_Your instructions_:
Transcribe, exactly and without pictures, the lines below from the line with "2026 Mercedes Benz E 350 photo 26" to the line with "Optimum Nutrition Crunch Bar", both ends included, and no others.

_Listed records_:
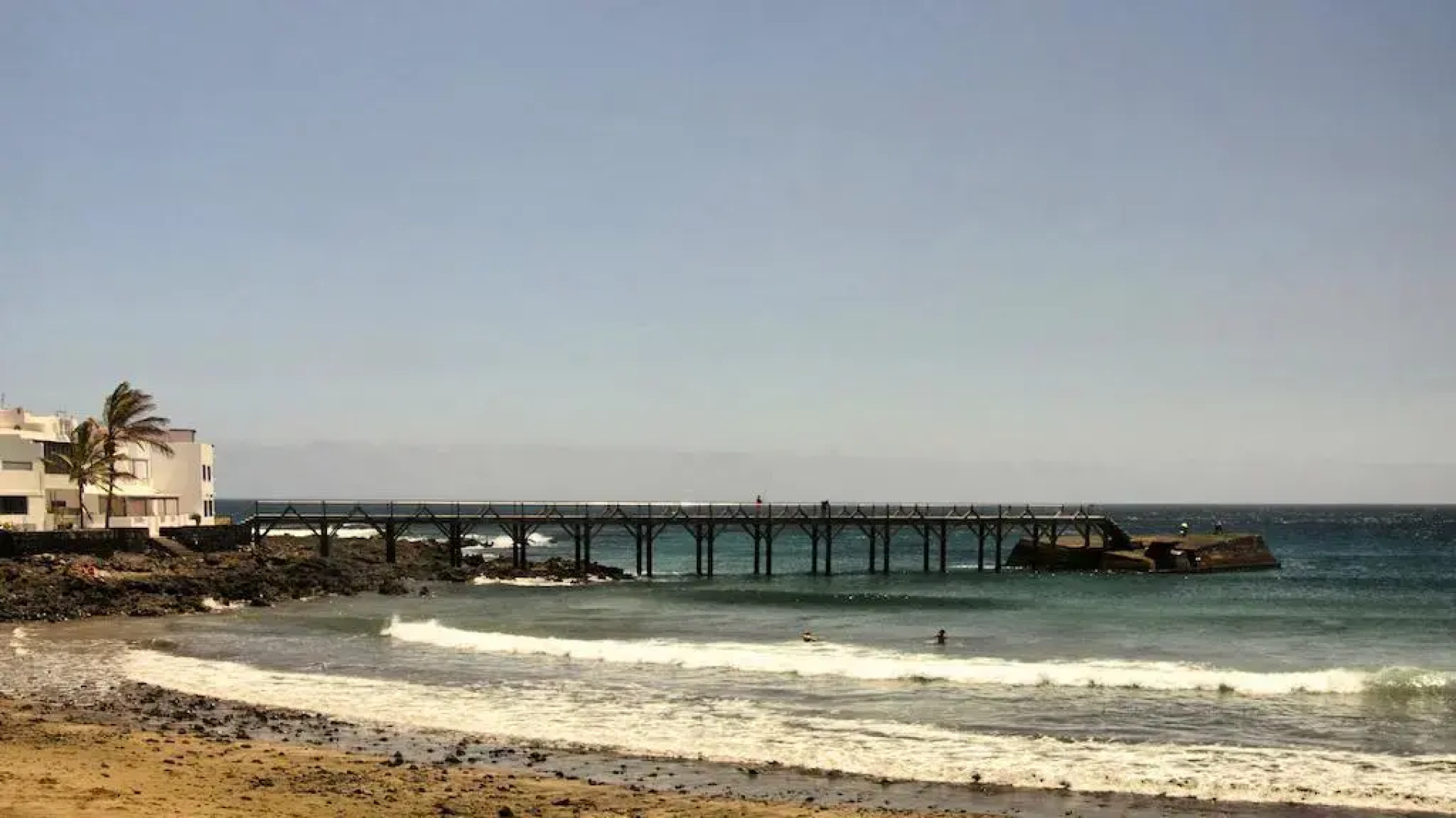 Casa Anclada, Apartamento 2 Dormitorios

* * *

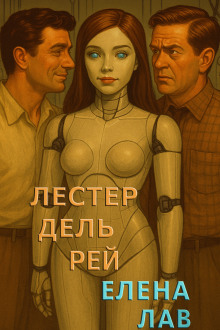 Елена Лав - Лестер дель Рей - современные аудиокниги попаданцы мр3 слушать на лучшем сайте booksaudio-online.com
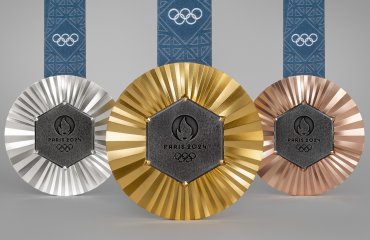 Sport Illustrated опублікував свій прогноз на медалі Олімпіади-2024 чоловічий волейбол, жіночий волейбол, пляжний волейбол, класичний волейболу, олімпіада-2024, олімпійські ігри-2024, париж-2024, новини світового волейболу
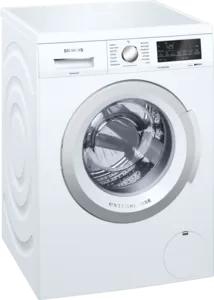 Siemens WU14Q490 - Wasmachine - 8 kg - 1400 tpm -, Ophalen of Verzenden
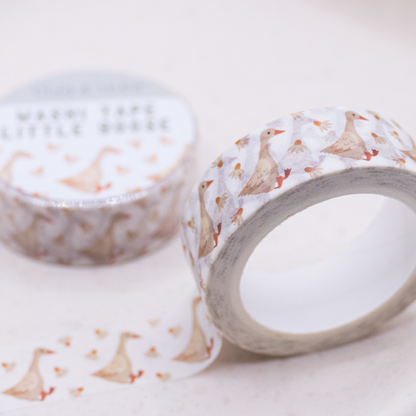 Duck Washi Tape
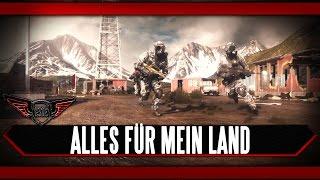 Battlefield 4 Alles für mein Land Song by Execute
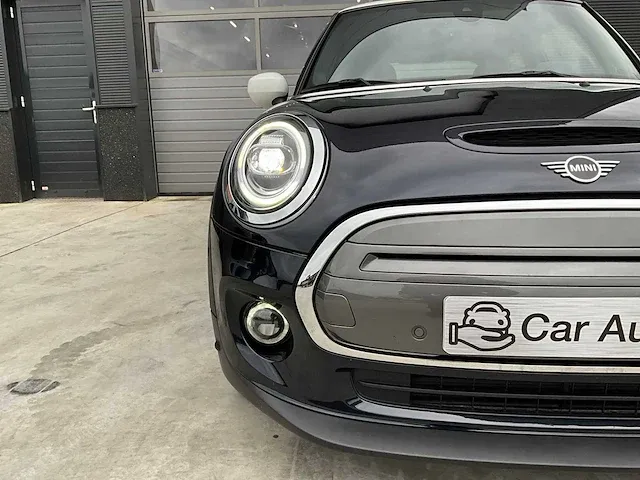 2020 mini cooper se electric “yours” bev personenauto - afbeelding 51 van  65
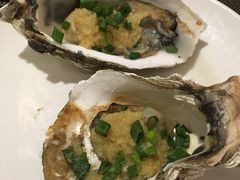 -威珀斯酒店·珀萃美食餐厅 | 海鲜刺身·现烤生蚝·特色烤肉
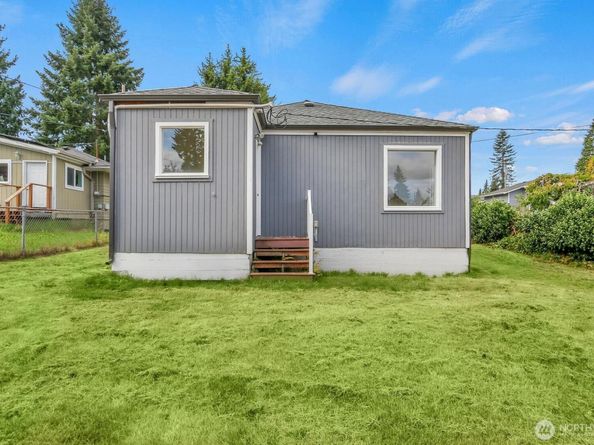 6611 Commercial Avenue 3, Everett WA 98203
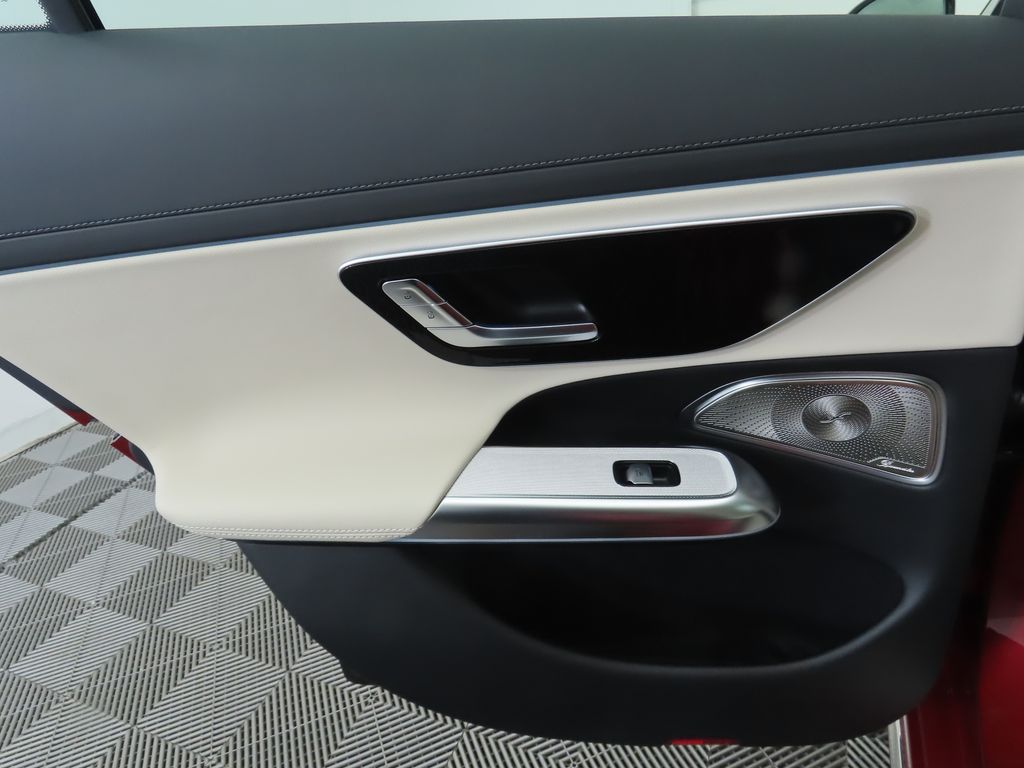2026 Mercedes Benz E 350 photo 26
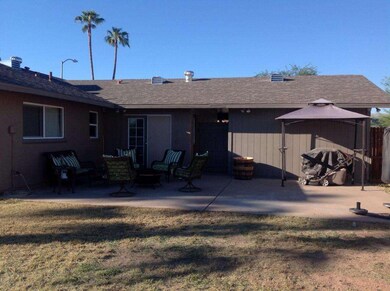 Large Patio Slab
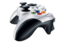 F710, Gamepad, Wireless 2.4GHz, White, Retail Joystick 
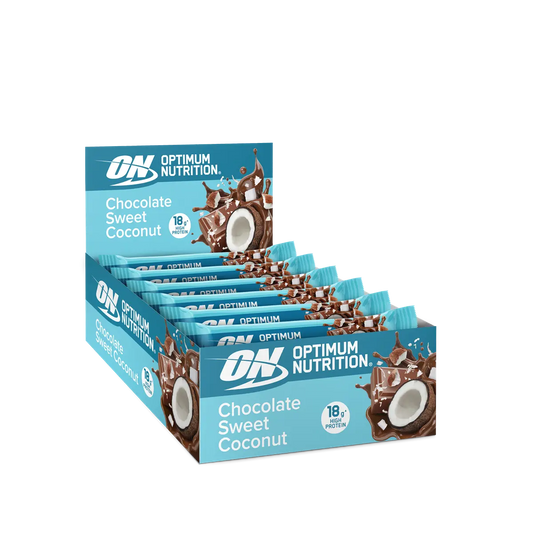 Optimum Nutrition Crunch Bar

...

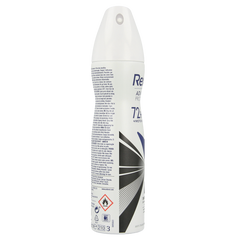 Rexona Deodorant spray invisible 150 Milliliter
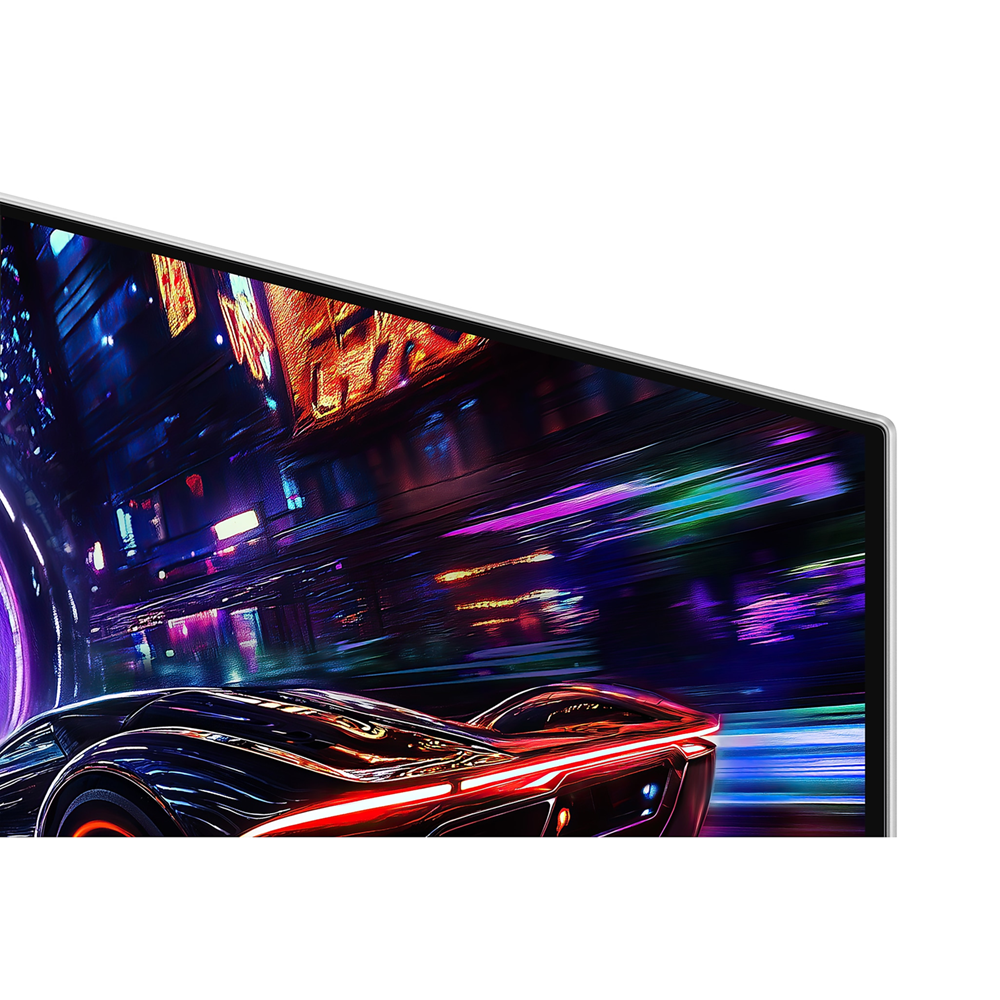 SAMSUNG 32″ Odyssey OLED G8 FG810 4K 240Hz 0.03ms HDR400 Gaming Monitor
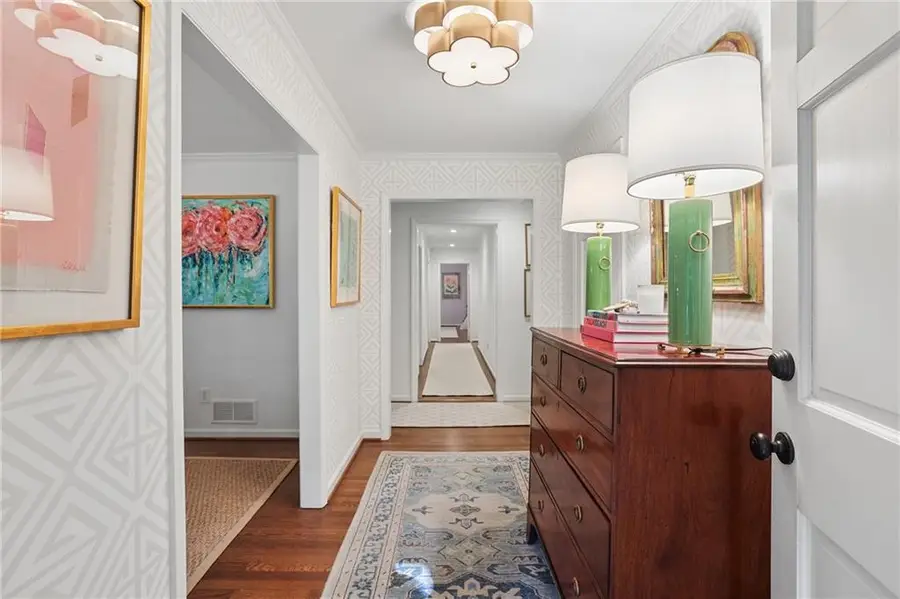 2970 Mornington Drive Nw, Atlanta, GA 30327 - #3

_Response to the exercise_:
2026 Mercedes Benz E 350 photo 26
 Large Patio Slab
 F710, Gamepad, Wireless 2.4GHz, White, Retail Joystick 
 Optimum Nutrition Crunch Bar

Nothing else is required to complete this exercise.